The second stage subdivision of sample PSUs into cells (or Secondary Sampling Units - SSUs) was done on maps indicating location of buildings and a rough estimate of the number of dwelling in each building. Thus, for each sample PSU or locality as a whole, there are two size measures available; the estimated number of households, and the roughly estimated number of dwelling units. Although these sets of measures proved to be positively correlated, they departed significantly in most cases. However, for the cells, the number of dwelling units were the only measure of size available. Therefore, when selecting the sample cells from each sample PSU with probability proportionate to size, the size in terms of dwelling units had to be applied, i.e. a conceptually different size measure than the one applied at the first stage of selection (households).
For each sample cell the population has been listed by enumeration of buildings (map reference), and dwelling units. It should be noted that the number of dwelling units in each building was assessed by listers from outside no thorough inquiries were made as to whether they were inhabited or not. It was thus expected that errors would occur rather frequently - a problem which is to be evaluated separately on the basis of data collected during the survey. The listing of dwelling units constitutes the Sampling Frame from which the household sample was selected at a third stage by systematic sampling.
The planned sample size was 15,000 households. However, due to the sampling frame imperfections which were envisaged (several non-eligible units included), oversampling was carried out at a rate of approximately 30%, i.e. the gross sample selected at the outset comprised around 20,000 dwelling units.
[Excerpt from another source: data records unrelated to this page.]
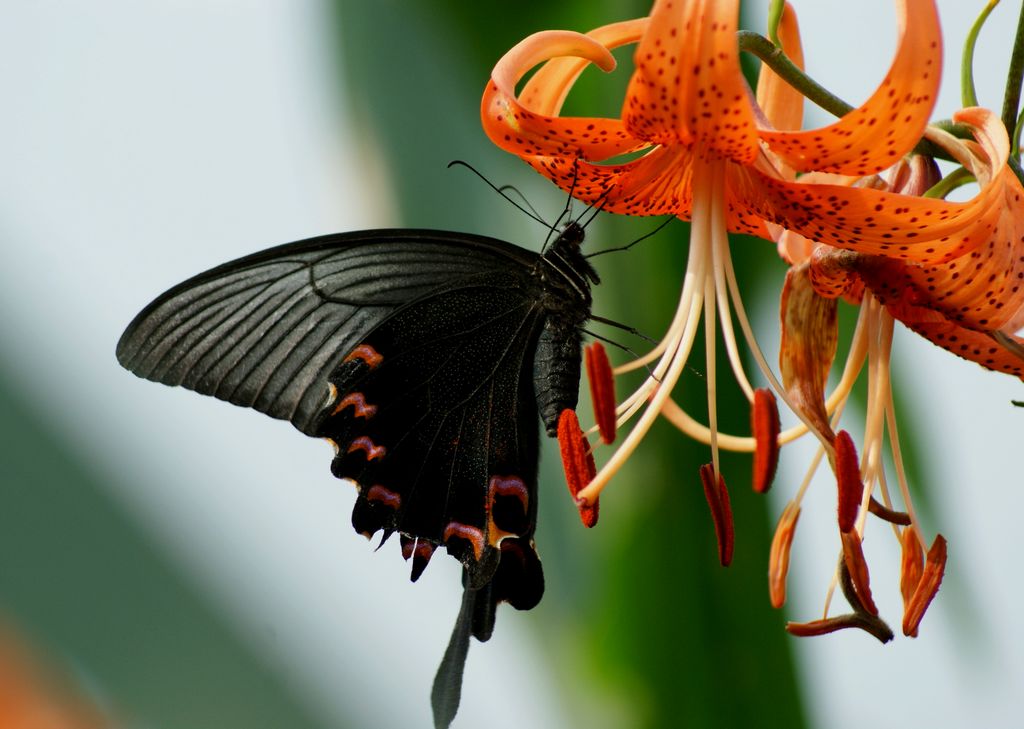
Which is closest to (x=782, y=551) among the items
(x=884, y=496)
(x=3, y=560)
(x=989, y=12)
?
(x=884, y=496)

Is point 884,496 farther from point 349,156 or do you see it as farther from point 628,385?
point 349,156

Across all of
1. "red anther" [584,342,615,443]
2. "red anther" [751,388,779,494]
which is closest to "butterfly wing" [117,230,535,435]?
"red anther" [584,342,615,443]

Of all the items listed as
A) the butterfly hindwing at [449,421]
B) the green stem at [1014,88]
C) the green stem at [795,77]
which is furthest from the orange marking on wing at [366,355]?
the green stem at [1014,88]

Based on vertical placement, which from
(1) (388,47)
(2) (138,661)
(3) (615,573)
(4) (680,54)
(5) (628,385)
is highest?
(4) (680,54)

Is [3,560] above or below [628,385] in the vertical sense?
below

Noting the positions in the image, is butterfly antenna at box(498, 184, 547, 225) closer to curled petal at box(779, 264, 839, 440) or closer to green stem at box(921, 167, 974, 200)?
curled petal at box(779, 264, 839, 440)
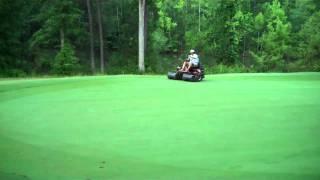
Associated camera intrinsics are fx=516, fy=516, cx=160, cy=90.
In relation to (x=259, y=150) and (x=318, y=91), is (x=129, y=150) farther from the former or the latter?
(x=318, y=91)

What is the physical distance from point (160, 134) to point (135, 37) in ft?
82.3

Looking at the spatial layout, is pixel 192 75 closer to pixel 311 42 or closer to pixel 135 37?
pixel 311 42

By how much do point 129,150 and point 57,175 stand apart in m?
1.43

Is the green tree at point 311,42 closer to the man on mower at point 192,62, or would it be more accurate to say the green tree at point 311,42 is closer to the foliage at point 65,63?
the man on mower at point 192,62

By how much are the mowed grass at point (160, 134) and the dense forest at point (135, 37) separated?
12.8 meters

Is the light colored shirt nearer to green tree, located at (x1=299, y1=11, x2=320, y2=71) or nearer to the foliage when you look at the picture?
green tree, located at (x1=299, y1=11, x2=320, y2=71)

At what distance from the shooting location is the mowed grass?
19.5 ft

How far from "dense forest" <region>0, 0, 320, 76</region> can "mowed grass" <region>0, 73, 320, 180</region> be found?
1278 cm

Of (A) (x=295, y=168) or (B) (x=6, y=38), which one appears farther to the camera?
(B) (x=6, y=38)

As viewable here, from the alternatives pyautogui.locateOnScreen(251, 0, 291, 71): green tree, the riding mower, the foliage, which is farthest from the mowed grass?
pyautogui.locateOnScreen(251, 0, 291, 71): green tree

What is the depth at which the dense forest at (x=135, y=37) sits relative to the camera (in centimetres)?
2742

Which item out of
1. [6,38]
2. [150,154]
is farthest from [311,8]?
[150,154]

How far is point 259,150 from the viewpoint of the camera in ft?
22.4

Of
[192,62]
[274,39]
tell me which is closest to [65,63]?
[192,62]
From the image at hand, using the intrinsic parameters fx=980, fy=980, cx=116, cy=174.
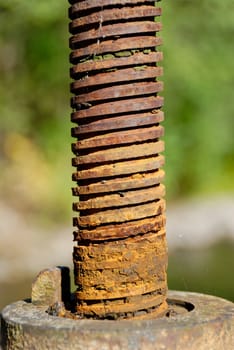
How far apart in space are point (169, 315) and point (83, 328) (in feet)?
1.23

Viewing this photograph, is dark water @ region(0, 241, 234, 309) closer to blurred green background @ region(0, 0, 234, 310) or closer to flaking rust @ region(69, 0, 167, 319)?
blurred green background @ region(0, 0, 234, 310)

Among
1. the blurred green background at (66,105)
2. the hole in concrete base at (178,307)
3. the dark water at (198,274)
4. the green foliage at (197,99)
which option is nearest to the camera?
the hole in concrete base at (178,307)

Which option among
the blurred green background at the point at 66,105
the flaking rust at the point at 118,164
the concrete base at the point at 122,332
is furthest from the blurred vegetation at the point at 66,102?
the concrete base at the point at 122,332

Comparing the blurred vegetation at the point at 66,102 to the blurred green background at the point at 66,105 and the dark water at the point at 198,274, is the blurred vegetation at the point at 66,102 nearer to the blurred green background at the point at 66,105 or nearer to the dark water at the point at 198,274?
the blurred green background at the point at 66,105

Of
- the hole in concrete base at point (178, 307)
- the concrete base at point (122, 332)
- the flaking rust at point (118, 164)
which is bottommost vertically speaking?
the hole in concrete base at point (178, 307)

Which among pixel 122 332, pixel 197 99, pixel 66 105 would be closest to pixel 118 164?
pixel 122 332

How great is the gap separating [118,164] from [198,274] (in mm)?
8678

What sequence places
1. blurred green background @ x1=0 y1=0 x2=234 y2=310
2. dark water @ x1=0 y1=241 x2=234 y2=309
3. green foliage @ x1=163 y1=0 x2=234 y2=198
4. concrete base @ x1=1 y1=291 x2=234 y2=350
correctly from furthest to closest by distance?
green foliage @ x1=163 y1=0 x2=234 y2=198 < blurred green background @ x1=0 y1=0 x2=234 y2=310 < dark water @ x1=0 y1=241 x2=234 y2=309 < concrete base @ x1=1 y1=291 x2=234 y2=350

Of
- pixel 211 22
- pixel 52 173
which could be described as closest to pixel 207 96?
pixel 211 22

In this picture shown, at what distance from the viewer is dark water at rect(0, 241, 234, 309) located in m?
10.2

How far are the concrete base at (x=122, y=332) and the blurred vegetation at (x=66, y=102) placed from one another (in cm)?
1261

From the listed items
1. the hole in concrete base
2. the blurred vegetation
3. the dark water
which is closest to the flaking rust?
the hole in concrete base

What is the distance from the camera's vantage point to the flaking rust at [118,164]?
8.70ft

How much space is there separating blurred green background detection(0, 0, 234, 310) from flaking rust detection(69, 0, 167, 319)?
40.2 feet
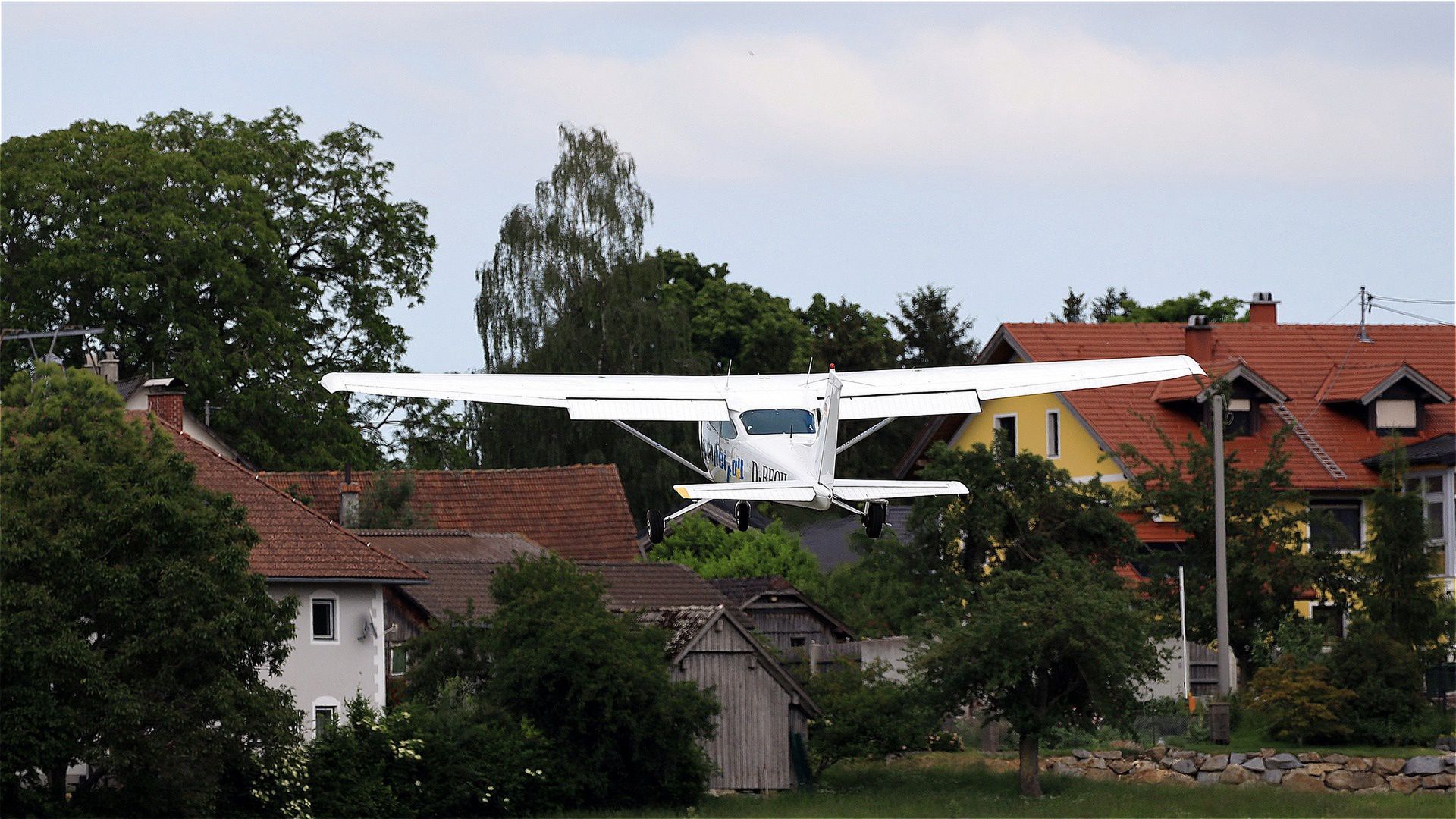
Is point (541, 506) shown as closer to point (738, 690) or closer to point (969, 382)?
point (738, 690)

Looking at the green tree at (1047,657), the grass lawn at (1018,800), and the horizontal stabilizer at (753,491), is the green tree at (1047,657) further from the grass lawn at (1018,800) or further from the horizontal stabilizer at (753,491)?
the horizontal stabilizer at (753,491)

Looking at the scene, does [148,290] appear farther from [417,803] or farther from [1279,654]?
[1279,654]

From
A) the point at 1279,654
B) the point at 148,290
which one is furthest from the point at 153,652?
the point at 148,290

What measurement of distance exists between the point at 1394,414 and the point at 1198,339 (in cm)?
528

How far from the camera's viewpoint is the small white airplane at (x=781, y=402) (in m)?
25.6

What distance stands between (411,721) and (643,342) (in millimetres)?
31798

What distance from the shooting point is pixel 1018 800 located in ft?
122

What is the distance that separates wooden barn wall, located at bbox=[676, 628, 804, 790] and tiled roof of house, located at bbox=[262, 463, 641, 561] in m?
15.2

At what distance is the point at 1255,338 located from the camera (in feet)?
183

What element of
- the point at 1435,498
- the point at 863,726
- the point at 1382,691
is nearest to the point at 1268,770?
the point at 1382,691

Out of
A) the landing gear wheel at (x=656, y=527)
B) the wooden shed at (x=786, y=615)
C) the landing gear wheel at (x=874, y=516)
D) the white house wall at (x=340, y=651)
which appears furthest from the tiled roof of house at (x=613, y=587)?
the landing gear wheel at (x=874, y=516)

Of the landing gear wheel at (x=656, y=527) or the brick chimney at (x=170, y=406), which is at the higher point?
the brick chimney at (x=170, y=406)

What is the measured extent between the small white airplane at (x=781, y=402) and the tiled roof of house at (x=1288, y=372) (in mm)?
17977

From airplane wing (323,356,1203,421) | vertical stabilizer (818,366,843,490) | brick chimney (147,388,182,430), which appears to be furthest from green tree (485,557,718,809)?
brick chimney (147,388,182,430)
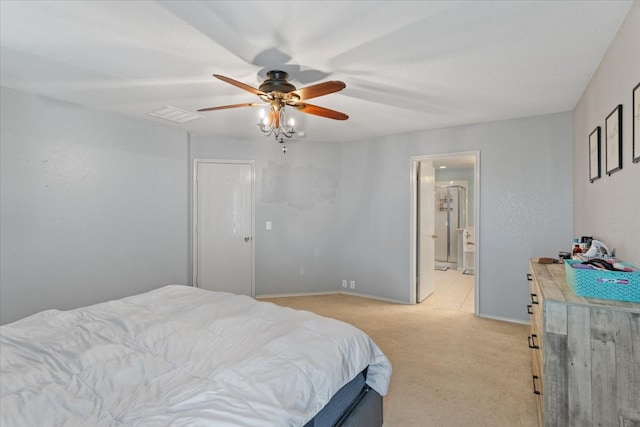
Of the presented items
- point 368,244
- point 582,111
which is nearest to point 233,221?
point 368,244

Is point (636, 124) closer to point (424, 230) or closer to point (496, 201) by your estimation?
point (496, 201)

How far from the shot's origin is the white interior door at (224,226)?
468cm

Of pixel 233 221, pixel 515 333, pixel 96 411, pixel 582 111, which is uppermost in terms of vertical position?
pixel 582 111

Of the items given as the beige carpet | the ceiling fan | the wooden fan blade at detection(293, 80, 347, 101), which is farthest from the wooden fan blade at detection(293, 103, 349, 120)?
the beige carpet

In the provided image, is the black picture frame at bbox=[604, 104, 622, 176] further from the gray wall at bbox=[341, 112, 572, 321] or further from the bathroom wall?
the bathroom wall

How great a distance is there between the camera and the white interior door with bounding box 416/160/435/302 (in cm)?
469

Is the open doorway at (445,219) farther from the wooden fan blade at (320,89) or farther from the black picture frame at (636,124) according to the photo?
the wooden fan blade at (320,89)

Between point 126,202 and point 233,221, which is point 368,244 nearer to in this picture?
point 233,221

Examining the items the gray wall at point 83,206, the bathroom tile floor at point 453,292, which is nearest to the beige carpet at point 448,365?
the bathroom tile floor at point 453,292

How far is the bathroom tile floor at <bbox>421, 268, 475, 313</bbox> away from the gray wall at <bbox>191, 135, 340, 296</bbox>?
→ 1.54 m

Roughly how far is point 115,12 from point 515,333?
428 centimetres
The sampling design and sample allocation yield a household sample with varying inclusion probabilities. In order to have unbiased results, it is thus recommended that all estimates are based on weighed observations, the weights being the inverse of the respective inclusion probabilities.
All households in a cell have the same probability of being selected, however varying from cell to cell. It should be noted that non-eligible dwelling units (i.e. units which are not inhabited by households) have been removed from the sample. This does not affect the inclusion probabilities or the weights . The actual values of the weights are in the range 0.3 to 3.0. However, 80 % of the weights are in the range 0.7 to 1.4. Only a very few (small) cells are near the extremes.
Since the sampling design is a complex multi-stage one, variance must be calculated with other methods than those applicable to simple random sampling. In order to carry out the calculations, the software CENVAR (US Bureau of the Census 1993) has been used.